A RASH RESOLVE.
The rest of that day was a time of profound and intense anxiety. Felix and Muriel remained alone in their huts, absorbed in plans of escape, but messengers of many sorts from chiefs and gods kept continually coming to them. The natives evidently regarded it as a period of preparation. The Eyes of Tu-Kila-Kila surrounded their precinct; yet Felix couldn’t help noticing that they seemed in many ways less watchful than of old, and that they whispered and conferred very much in a mysterious fashion with the people of the village. More than once Toko shook his head, sagely, “If only any one dared break the Great Taboo,” he said, with some terror on his face, “our people would be glad. It would greatly please them. They are tired of this Tu-Kila-Kila. He has held the god in his breast far, far too long. They would willingly see some other in place of him.”

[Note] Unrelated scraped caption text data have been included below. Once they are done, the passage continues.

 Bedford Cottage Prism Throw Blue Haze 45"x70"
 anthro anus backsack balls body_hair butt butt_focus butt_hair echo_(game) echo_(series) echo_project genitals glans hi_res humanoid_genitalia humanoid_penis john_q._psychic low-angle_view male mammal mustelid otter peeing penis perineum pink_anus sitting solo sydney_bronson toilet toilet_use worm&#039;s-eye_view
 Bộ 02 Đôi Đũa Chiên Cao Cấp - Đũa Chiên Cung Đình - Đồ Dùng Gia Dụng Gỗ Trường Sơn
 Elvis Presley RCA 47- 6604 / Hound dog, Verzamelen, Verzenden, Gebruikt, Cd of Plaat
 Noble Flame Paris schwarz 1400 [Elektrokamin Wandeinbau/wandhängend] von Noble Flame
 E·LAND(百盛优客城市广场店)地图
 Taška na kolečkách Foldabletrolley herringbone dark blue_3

Before noon, the young girls of the village, bringing native mats and huge strings of nautilus shells, trooped up to the hut, like bridesmaids, with flowers in their hands, to deck Muriel for her approaching wedding. Before them they carried quantities of red and brown tappa-cloth and very fine net-work, the dowry to be presented by the royal bride to her divine husband. Within the hut, they decked out the Queen of the Clouds with garlands of flowers and necklets of shells, in solemn native fashion, bewailing her fate all the time to a measured dirge in their own language. Muriel could see that their sympathy, though partly conventional, was largely real as well. Many of the young girls seized her hand convulsively from time to time, and kissed it with genuine feeling. The gentle young English woman had won their savage hearts by her purity and innocence. “Poor thing, poor thing,” they said, stroking her hand tenderly. “She is too good for Korong! Too good for Tu-Kila-Kila! If only we knew the Great Taboo like the men, we would tell her everything. She is too good to die. We are sorry she is to be sacrificed!”

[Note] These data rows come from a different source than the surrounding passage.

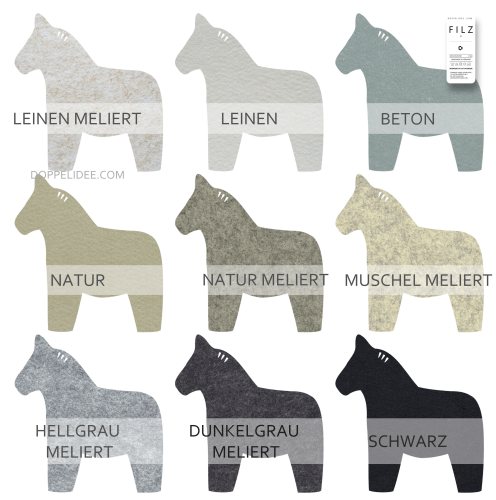 Preview: einhorn aus Filz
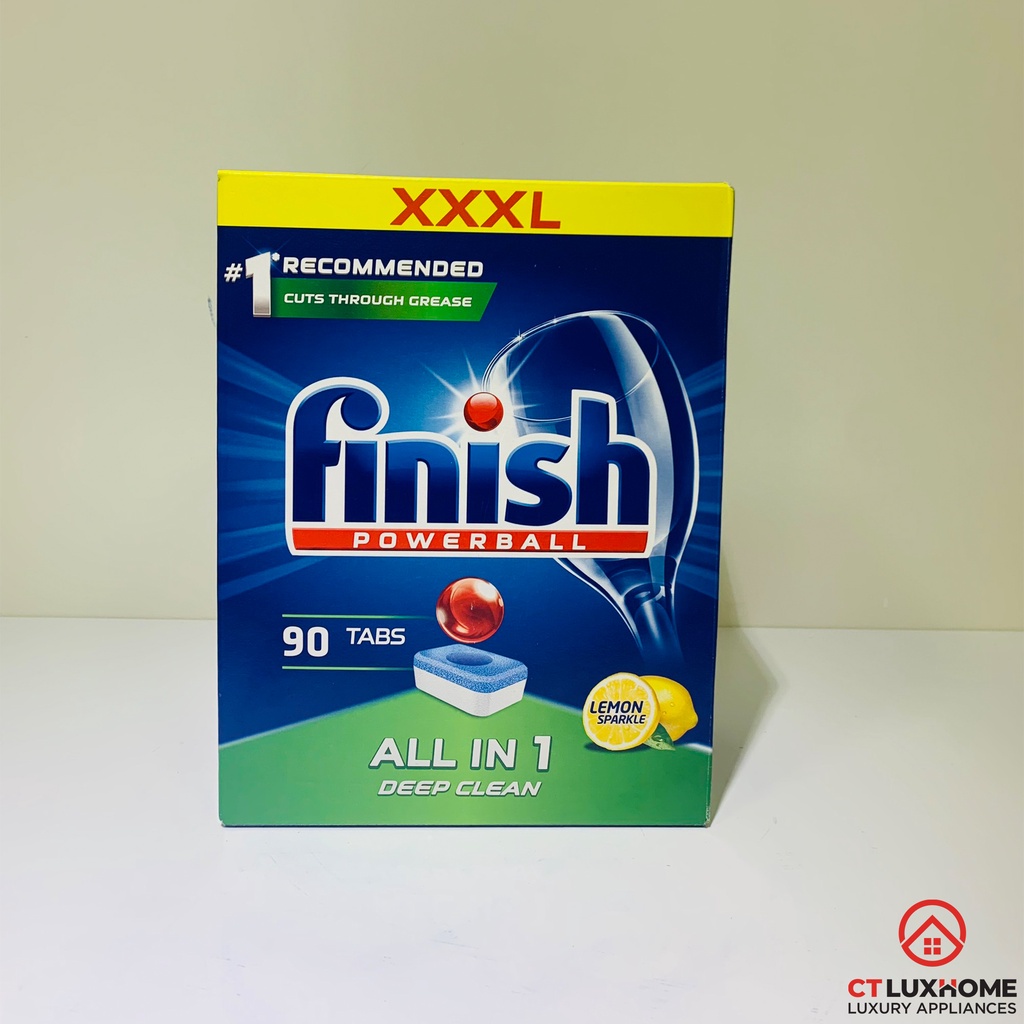 Viên rửa chén bát Finish All In One loại 50 viên, 80 viên, 90 viên, 100 viên, 120 viên  - Hàng chính hãng
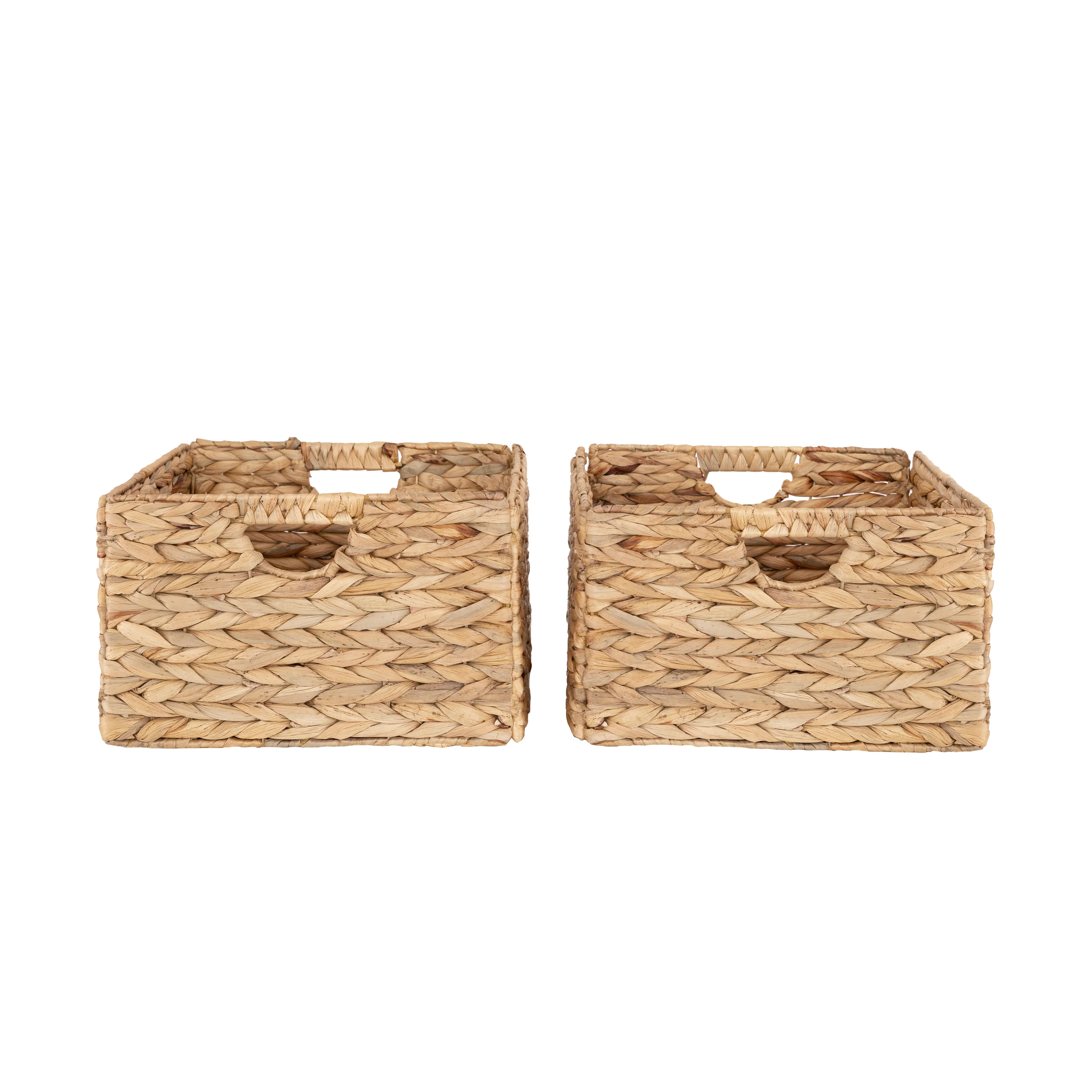 Natural Water Hyacinth Storage Basket Set (2-Pack) - Image 9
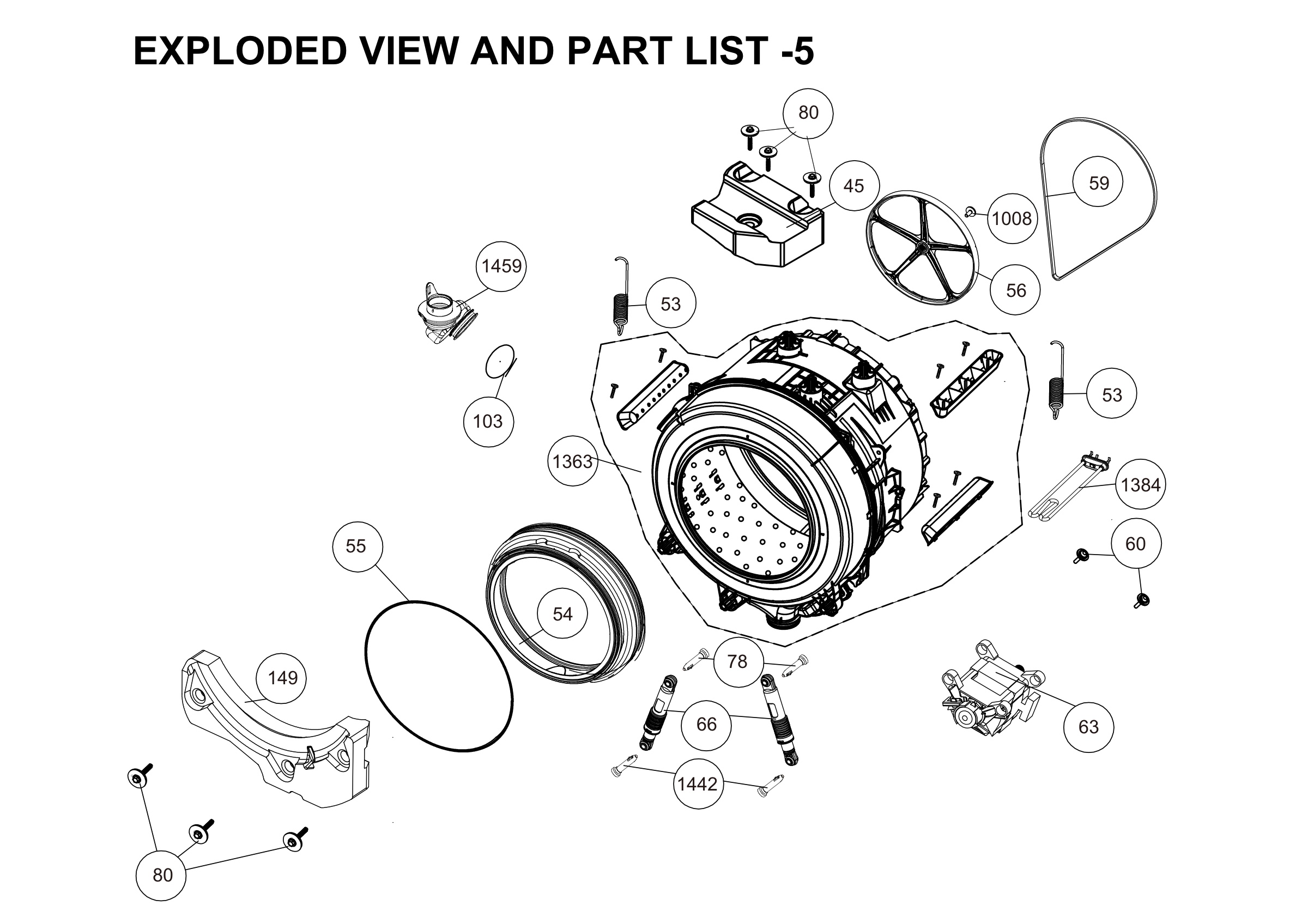 5 DRUM ASSY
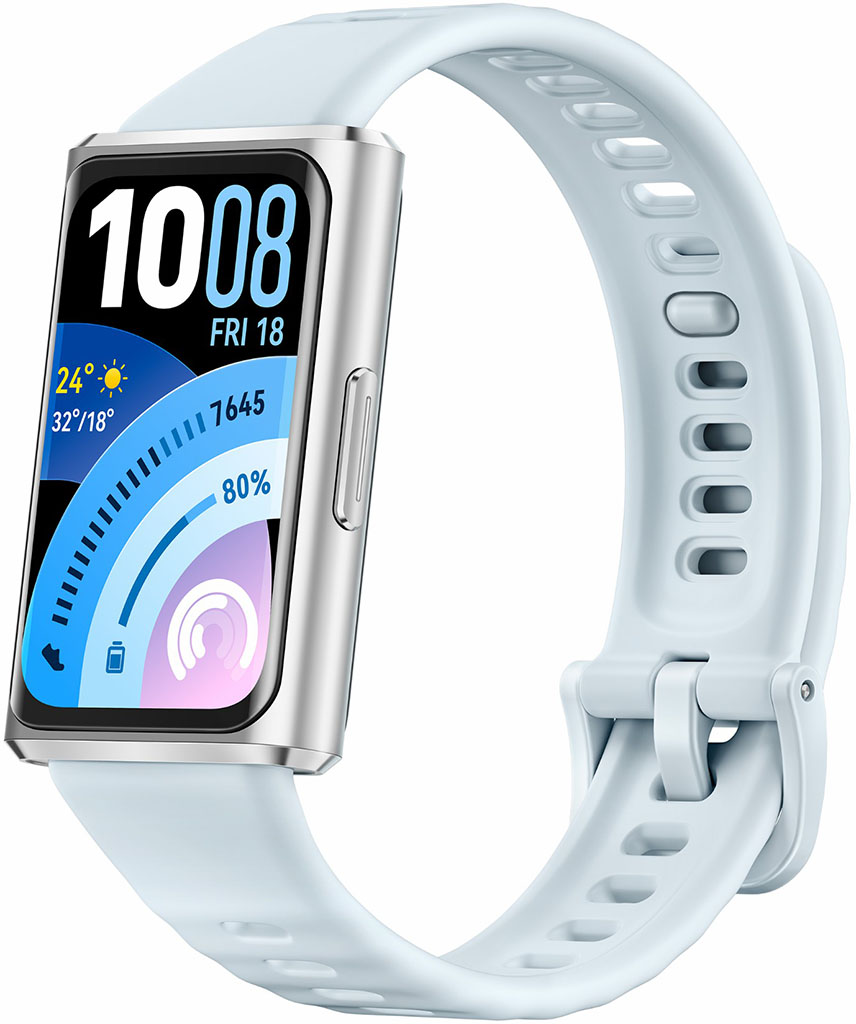 Умные часы HUAWEI Band 11 Pro серебристые, с голубым ремешком 55020GUV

But when all their preparations were finished, the chief among them raised a calabash with a little scented oil in it, and poured a few drops solemnly on Muriel’s head. “Oh, great god!” she said, in her own tongue, “we offer this sacrifice, a goddess herself, to you. We obey your words. You are very holy. We will each of us eat a portion of her flesh at your feast. So give us good crops, strong health, many children!”
“What does she say?” Muriel asked, pale and awestruck, of Mali.
Mali translated the words with perfect sang-froid. At that awful sound Muriel drew back, chill and cold to the marrow. How inconceivable was the state of mind of these terrible people! They were really sorry for her; they kissed her hand with fervor; and yet they deliberately and solemnly proposed to eat her!
Toward evening the young girls at last retired, in regular order, to the clapping of hands, and Felix was left alone with Muriel and the Shadows.